Matters of due process generally are to be left for the courts to determine at the trial there as they would be if [the accused] were to be tried here. Attempts to pre-empt decisions on such matters, whether arising through delay or otherwise, would directly conflict with the principles of comity on which extradition is based . . . .

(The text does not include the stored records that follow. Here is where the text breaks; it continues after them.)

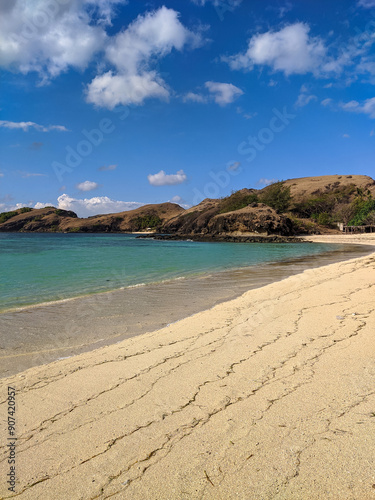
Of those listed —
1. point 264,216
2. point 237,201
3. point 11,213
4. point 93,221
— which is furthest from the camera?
point 11,213

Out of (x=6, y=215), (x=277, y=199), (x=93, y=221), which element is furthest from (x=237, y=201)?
(x=6, y=215)

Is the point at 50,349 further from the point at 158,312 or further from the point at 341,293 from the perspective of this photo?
the point at 341,293

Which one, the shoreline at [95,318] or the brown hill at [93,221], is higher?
the brown hill at [93,221]

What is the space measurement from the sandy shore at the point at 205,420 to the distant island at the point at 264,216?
173 ft

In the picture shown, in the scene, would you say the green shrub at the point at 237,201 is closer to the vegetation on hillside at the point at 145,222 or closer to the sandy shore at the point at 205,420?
the vegetation on hillside at the point at 145,222

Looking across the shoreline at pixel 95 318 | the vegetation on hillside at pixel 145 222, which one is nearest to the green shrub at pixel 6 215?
the vegetation on hillside at pixel 145 222

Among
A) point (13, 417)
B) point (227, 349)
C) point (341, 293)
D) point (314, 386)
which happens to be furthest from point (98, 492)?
point (341, 293)

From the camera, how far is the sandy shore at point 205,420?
6.52ft

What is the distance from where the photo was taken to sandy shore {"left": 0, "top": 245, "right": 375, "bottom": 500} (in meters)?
1.99

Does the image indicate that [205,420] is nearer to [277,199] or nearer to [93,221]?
[277,199]

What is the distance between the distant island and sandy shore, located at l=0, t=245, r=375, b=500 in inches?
2075

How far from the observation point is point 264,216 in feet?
197

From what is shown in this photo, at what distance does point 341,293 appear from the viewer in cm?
772

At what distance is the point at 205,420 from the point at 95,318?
16.2 feet
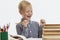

[4]                              The Minister examined all of the relevant circumstances, including the importance of international cooperation in the extradition context. In light of all of these considerations, it was reasonable for him to conclude that it would not offend Canadian principles of fundamental justice or be otherwise unjust or oppressive to leave the decision about whether there should be a trial to the New Hampshire court. We would therefore uphold the Court of Appeal’s decision to affirm the surrender order. The appeal is dismissed.

                    Appeal dismissed.

                    Solicitors for the appellant: Véronique Courtecuisse, Montréal; Patrick Cozannet, Longueuil.

                    Solicitor for the respondent: Attorney General of Canada, Montréal.